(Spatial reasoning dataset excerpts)
================

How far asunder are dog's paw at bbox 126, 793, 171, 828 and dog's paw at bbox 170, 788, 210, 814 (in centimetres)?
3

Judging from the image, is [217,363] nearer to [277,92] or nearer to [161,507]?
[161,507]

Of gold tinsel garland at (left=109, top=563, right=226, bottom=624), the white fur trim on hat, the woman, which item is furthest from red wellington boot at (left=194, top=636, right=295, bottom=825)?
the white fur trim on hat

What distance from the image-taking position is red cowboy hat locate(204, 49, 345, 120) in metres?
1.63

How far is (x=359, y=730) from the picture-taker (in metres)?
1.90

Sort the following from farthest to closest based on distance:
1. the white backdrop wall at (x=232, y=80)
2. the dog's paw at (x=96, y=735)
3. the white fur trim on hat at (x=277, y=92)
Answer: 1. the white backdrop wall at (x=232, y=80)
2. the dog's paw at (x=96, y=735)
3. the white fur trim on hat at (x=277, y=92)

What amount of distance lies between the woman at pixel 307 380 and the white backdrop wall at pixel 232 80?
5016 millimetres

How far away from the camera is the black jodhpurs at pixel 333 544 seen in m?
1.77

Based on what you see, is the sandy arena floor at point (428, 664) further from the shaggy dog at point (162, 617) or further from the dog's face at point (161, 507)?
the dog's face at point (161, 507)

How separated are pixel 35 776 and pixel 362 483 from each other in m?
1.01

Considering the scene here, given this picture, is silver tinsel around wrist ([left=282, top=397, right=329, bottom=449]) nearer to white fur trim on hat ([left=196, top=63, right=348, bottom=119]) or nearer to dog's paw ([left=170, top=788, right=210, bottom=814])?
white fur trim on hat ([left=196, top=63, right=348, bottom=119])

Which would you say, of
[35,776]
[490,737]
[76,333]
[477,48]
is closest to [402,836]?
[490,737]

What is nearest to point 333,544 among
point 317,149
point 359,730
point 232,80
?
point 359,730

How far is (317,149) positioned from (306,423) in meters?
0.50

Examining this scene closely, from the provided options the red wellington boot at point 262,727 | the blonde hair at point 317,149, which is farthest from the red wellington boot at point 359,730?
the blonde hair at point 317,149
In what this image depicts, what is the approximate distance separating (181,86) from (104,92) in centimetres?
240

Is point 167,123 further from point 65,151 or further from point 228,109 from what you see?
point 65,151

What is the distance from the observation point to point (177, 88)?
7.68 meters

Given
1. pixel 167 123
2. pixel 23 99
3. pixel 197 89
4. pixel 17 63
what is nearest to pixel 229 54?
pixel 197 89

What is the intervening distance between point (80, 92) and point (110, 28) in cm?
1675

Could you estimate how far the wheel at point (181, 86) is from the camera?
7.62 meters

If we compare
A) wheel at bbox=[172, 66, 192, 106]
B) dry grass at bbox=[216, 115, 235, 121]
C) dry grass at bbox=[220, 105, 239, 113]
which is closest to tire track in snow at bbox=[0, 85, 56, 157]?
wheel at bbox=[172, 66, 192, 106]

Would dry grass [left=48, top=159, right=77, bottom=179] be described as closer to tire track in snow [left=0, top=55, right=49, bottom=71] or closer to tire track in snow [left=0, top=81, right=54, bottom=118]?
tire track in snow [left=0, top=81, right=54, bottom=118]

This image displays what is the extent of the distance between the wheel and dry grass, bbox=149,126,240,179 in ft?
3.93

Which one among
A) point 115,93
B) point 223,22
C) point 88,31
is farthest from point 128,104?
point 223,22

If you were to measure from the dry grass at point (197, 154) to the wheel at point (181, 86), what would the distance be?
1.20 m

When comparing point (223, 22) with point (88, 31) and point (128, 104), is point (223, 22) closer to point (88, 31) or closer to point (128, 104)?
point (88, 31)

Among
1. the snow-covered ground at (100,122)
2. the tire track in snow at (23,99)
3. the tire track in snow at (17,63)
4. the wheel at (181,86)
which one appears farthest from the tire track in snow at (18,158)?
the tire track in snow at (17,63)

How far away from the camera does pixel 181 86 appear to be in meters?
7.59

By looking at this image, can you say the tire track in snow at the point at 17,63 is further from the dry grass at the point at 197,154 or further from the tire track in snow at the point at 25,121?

================

Please repeat all the entries above, substituting "black riding breeches" for "black jodhpurs" and changing nothing else.

__Result below__.
How far asunder are dog's paw at bbox 126, 793, 171, 828 and dog's paw at bbox 170, 788, 210, 814 (in centimetres)?
3

Judging from the image, is [217,363] nearer to [277,92] or nearer to [161,507]?
[161,507]

Of gold tinsel garland at (left=109, top=563, right=226, bottom=624), the white fur trim on hat, the woman, which item is furthest from red wellington boot at (left=194, top=636, right=295, bottom=825)?
the white fur trim on hat

What distance from the image-taking position is red cowboy hat locate(204, 49, 345, 120) in metres?
1.63

How far is (x=359, y=730) from the picture-taker (in metres)?
1.90

Sort the following from farthest to closest based on distance:
1. the white backdrop wall at (x=232, y=80)
2. the dog's paw at (x=96, y=735)
3. the white fur trim on hat at (x=277, y=92)
Answer: 1. the white backdrop wall at (x=232, y=80)
2. the dog's paw at (x=96, y=735)
3. the white fur trim on hat at (x=277, y=92)

What amount of distance lies between the woman at pixel 307 380 and the white backdrop wall at pixel 232 80?
5016 millimetres

How far away from the camera is the black riding breeches at pixel 333 544 seen in m?
1.77

Based on what you see, is the sandy arena floor at point (428, 664) further from the shaggy dog at point (162, 617) or further from the dog's face at point (161, 507)?
the dog's face at point (161, 507)

How separated are pixel 35 776 and pixel 362 483 from each other in m?
1.01

Considering the scene here, given this picture, is silver tinsel around wrist ([left=282, top=397, right=329, bottom=449]) nearer to white fur trim on hat ([left=196, top=63, right=348, bottom=119]) or nearer to dog's paw ([left=170, top=788, right=210, bottom=814])?
white fur trim on hat ([left=196, top=63, right=348, bottom=119])

Which would you say, of
[35,776]
[490,737]
[76,333]
[477,48]
is closest to [402,836]?
[490,737]

What is nearest to point 333,544 among
point 317,149
point 359,730
point 232,80
?
point 359,730

How far is (317,149) positioned from (306,423) in meters?
0.50

Examining this scene closely, from the provided options the red wellington boot at point 262,727 | the blonde hair at point 317,149, which is farthest from the red wellington boot at point 359,730?
the blonde hair at point 317,149
In what this image depicts, what is the approximate distance separating (181,86) from (104,92) in centimetres?
240

Is point 167,123 further from point 65,151 or further from point 228,109 from what you see?
point 65,151

What is the distance from the observation point to point (177, 88)?
7.68 meters

Given
1. pixel 167 123
2. pixel 23 99
3. pixel 197 89
4. pixel 17 63
what is nearest to pixel 229 54?
pixel 197 89

What is the intervening distance between point (80, 92) and point (110, 28) in cm?
1675

Could you estimate how far the wheel at point (181, 86) is from the camera?
7.62 meters

If we compare
A) wheel at bbox=[172, 66, 192, 106]
B) dry grass at bbox=[216, 115, 235, 121]
C) dry grass at bbox=[220, 105, 239, 113]
which is closest to tire track in snow at bbox=[0, 85, 56, 157]?
wheel at bbox=[172, 66, 192, 106]

Would dry grass [left=48, top=159, right=77, bottom=179] be described as closer to tire track in snow [left=0, top=55, right=49, bottom=71] or closer to tire track in snow [left=0, top=81, right=54, bottom=118]?
tire track in snow [left=0, top=81, right=54, bottom=118]

This image displays what is the extent of the distance between the wheel and dry grass, bbox=149,126,240,179 in ft?
3.93

Which one among
A) point 115,93
B) point 223,22
C) point 88,31
is farthest from point 128,104?
point 223,22

If you were to measure from the dry grass at point (197, 154) to the wheel at point (181, 86), what would the distance be?
1.20 m

When comparing point (223, 22) with point (88, 31) and point (128, 104), is point (223, 22) closer to point (88, 31) or closer to point (128, 104)?
point (88, 31)

Among
1. the snow-covered ground at (100,122)
2. the tire track in snow at (23,99)
3. the tire track in snow at (17,63)
4. the wheel at (181,86)
which one appears farthest from the tire track in snow at (18,158)?
the tire track in snow at (17,63)

How far away from the camera does pixel 181 86 appear to be in meters?
7.59

By looking at this image, can you say the tire track in snow at the point at 17,63 is further from the dry grass at the point at 197,154 or further from the tire track in snow at the point at 25,121?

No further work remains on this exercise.